→ **所给文本**
--------------------

生西奎,付强,于洋,吴昊,杨凌.基于深度学习GRU网络的配电网理论线损计算方法[J].电测与仪表,2021,58(3):54-59. Sheng Xikui,Fu Qiang,Yu Yang,Wu Hao,Yang Ling.Distribution network line loss calculation methodbased on deep learning GRU network[J].Electrical Measurement & Instrumentation,2021,58(3):54-59.
基于深度学习GRU网络的配电网理论线损计算方法
Distribution network line loss calculation methodbased on deep learning GRU network
由于实际应用中对理论线损的精度要求不高,且传统计算方法所需电气参数较多,计算过程繁琐。因此,文中提出了一种基于深度学习门控循环单元(Gated Recurrent Unit, GRU)网络的配电网理论线损计算方法。首先,为了综合考虑主客观因素,将互信息理论和层次分析法相结合,进而确定所选电气参数对理论线损影响的权重;然后,按照权重的大小构建不同的输入参数集,通过分析选用不同电气参数集时GRU网络的计算误差,确定最优输入参数,组成样本数据集并训练GRU网络;最后,以某地区10 kV配电网为例验证了文中所提方法,分析结果表明,文中所提方法可以代替等值电阻法,更加快速、便捷地对理论线损进行计算。文中所提方法还与传统BP算法进行了比较,结果表明文中所提方法具有更好的计算性能。

--------------------

→ **任务清单**
**A)** 请列出关于配电网理论线损计算的文本中署名的全部作者的中文姓名。
**B)** 请从关于配电网理论线损计算的文本的最后一句之后接着往下续写。

→ **提供的数据**
--------------------

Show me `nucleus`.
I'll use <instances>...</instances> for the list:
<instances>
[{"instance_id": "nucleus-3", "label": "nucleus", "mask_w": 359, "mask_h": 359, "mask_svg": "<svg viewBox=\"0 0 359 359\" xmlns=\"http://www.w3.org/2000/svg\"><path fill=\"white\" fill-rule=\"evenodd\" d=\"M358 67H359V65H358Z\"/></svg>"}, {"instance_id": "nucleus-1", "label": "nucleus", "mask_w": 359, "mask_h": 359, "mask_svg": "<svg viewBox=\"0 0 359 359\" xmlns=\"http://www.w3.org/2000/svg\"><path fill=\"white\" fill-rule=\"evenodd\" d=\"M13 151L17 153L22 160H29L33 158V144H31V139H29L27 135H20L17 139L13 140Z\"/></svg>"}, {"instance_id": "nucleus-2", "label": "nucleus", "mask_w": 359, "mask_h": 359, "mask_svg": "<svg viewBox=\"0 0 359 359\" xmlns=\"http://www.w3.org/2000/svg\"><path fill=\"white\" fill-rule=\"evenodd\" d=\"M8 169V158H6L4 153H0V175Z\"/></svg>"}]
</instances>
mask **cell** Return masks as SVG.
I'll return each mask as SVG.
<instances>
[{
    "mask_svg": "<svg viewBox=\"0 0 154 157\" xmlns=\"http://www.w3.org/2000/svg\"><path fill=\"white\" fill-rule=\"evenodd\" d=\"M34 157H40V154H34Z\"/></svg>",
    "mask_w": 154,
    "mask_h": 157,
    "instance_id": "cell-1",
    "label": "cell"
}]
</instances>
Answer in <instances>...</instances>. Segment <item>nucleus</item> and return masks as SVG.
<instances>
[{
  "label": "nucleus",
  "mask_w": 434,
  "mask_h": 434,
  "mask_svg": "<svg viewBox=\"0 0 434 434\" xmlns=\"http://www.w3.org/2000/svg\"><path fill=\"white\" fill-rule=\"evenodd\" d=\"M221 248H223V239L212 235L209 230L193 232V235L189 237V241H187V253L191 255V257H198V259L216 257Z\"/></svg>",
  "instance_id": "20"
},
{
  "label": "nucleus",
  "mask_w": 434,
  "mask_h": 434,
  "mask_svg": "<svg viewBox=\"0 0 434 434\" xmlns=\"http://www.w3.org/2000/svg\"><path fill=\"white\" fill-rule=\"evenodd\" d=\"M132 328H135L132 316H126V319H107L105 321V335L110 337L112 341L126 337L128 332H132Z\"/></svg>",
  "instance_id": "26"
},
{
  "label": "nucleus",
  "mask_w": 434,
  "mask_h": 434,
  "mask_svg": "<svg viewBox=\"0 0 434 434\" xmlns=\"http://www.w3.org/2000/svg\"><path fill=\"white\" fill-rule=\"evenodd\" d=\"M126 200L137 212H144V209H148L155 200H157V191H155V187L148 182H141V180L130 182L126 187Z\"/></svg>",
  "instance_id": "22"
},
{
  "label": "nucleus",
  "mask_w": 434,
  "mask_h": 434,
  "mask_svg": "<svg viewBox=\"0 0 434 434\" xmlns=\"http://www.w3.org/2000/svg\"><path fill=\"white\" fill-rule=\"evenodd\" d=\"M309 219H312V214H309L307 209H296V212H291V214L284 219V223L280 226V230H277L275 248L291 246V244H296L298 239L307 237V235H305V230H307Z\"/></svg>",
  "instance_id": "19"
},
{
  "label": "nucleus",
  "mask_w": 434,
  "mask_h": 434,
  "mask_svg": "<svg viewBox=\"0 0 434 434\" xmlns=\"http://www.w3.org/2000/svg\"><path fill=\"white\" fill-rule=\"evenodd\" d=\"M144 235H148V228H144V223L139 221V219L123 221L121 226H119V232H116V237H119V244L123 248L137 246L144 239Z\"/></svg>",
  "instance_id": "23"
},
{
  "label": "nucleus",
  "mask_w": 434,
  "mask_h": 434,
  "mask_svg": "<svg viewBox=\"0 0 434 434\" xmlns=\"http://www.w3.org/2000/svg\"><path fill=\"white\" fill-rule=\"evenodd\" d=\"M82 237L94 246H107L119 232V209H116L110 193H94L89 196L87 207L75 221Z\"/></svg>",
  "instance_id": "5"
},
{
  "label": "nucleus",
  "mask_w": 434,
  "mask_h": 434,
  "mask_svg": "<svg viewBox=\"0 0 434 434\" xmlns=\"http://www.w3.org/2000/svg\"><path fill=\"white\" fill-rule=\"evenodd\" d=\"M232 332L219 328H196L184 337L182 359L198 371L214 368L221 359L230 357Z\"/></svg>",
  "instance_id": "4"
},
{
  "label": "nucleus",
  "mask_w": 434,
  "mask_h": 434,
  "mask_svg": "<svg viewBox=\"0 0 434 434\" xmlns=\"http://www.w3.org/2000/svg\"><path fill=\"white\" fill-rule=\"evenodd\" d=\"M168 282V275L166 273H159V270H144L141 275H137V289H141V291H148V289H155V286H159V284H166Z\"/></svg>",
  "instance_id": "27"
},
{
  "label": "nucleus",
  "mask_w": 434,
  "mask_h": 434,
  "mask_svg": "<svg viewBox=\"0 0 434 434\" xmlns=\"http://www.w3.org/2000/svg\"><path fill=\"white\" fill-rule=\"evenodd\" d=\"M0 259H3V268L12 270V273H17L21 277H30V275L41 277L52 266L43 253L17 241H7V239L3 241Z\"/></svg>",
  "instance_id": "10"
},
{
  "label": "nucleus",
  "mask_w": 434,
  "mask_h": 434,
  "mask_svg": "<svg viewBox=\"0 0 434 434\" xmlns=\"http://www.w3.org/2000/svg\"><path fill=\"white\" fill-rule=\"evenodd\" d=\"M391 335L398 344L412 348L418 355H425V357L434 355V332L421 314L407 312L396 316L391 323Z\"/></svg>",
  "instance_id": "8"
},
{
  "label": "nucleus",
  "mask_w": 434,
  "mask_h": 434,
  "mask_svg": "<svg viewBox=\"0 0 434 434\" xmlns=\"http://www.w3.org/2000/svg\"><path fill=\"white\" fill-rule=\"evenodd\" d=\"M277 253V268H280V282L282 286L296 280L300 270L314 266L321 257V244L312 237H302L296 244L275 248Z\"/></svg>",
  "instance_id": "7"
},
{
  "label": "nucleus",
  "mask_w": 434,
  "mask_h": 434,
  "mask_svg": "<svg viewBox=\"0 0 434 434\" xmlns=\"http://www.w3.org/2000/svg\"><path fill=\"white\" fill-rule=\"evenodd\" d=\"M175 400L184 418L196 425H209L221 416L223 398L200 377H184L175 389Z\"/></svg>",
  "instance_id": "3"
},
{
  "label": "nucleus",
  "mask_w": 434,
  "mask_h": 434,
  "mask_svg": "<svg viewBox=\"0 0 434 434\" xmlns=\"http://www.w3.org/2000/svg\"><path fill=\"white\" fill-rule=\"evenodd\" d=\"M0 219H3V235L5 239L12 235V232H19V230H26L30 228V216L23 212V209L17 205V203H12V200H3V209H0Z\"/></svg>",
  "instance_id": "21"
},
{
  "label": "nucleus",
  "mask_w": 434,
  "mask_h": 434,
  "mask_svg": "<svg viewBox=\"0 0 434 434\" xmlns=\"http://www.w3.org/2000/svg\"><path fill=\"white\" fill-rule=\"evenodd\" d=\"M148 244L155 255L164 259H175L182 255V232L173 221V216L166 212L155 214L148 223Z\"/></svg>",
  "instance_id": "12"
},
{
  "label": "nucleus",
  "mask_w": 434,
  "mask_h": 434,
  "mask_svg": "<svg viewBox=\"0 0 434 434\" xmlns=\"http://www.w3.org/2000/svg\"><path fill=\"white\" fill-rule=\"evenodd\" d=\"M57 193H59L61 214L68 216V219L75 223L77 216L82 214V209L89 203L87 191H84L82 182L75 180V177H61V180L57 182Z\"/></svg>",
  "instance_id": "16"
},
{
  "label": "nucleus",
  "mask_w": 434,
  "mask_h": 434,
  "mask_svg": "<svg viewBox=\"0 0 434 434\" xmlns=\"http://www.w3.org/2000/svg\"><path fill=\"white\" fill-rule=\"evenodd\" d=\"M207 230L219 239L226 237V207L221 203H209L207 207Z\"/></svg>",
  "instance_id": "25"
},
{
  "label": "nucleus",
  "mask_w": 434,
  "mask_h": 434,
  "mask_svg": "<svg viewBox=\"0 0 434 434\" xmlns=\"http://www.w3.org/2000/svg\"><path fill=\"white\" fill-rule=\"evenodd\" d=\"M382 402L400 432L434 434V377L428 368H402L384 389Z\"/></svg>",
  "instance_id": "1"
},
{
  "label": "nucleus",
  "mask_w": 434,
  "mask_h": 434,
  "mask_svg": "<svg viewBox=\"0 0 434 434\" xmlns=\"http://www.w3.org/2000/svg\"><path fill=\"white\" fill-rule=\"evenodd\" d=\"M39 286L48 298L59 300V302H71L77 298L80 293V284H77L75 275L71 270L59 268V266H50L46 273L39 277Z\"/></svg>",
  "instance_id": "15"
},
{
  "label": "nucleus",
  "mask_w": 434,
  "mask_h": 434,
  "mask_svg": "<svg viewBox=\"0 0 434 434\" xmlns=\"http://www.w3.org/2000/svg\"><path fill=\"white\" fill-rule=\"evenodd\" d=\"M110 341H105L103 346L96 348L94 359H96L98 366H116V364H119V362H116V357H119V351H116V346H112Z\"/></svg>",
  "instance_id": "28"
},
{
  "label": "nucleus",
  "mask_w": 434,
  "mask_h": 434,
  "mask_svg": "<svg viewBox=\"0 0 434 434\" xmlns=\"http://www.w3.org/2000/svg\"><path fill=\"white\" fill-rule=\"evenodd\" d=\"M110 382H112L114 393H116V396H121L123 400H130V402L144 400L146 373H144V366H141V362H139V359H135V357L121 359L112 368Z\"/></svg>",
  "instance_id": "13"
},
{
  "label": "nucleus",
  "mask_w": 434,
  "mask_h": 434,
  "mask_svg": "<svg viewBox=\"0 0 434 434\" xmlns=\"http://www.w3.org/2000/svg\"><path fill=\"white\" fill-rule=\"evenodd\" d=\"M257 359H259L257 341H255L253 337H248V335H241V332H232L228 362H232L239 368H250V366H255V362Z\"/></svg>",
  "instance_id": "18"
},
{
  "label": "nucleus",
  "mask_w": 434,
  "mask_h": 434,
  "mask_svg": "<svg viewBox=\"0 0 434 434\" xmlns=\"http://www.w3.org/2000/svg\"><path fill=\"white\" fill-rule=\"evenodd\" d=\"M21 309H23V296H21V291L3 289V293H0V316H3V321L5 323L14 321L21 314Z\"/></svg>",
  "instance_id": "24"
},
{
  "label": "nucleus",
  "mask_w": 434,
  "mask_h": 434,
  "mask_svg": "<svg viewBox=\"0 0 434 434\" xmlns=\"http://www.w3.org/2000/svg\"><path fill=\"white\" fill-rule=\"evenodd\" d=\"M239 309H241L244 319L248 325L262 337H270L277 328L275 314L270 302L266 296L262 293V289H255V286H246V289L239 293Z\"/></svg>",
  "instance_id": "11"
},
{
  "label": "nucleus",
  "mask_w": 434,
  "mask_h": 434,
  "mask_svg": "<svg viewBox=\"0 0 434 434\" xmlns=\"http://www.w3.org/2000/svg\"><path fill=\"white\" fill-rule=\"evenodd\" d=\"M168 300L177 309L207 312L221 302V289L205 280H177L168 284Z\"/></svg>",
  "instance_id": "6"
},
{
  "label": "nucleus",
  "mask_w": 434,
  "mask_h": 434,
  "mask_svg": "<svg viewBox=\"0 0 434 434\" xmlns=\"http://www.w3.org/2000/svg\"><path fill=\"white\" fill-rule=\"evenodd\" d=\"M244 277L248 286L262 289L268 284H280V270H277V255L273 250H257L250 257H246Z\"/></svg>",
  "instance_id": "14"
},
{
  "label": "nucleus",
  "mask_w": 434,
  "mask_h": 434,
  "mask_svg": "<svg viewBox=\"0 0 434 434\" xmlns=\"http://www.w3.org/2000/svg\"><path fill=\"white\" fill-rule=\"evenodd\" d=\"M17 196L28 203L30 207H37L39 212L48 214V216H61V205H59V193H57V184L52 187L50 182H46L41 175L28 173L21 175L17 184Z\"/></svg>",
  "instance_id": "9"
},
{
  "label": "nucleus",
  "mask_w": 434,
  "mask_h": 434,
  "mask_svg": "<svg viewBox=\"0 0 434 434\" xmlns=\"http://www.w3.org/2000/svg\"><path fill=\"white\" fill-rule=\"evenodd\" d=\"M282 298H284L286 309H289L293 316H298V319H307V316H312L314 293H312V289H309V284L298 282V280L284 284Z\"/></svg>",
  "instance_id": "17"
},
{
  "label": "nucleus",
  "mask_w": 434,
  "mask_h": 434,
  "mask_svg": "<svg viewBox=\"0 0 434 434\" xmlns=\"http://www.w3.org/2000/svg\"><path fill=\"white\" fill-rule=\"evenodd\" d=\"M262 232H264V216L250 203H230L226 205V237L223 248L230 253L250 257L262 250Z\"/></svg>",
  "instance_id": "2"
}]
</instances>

--------------------

→ **参考答案**
**A)** 生西奎、付强、于洋、吴昊、杨凌

**B)**
英文摘要:
The accuracy of theoretical line loss calculation is not high in practical application, in addition, calculation method requires many electrical parameters and the process is tedious. Therefore, the paper proposes a theoretical line loss calculation method based on deep learning gated recurrent unit (GRU). Firstly, considering the subjective and objective factors, the correlation between the electrical parameters and the theoretical line loss is calculated by the combination of mutual information and analytic hierarchy process. Then, different input parameter sets were set according to the size of weight. Through the analysis of the calculation error of the GRU network, the optimal input parameters are determined and form the sample data of training the GRU network. Finally, this method is verified by taking a 10 kV distribution network as an example. The results show that this method can replace the equivalent resistance method and calculate the theoretical line loss more quickly and conveniently. Compared with the traditional BP algorithm, this method has better performance.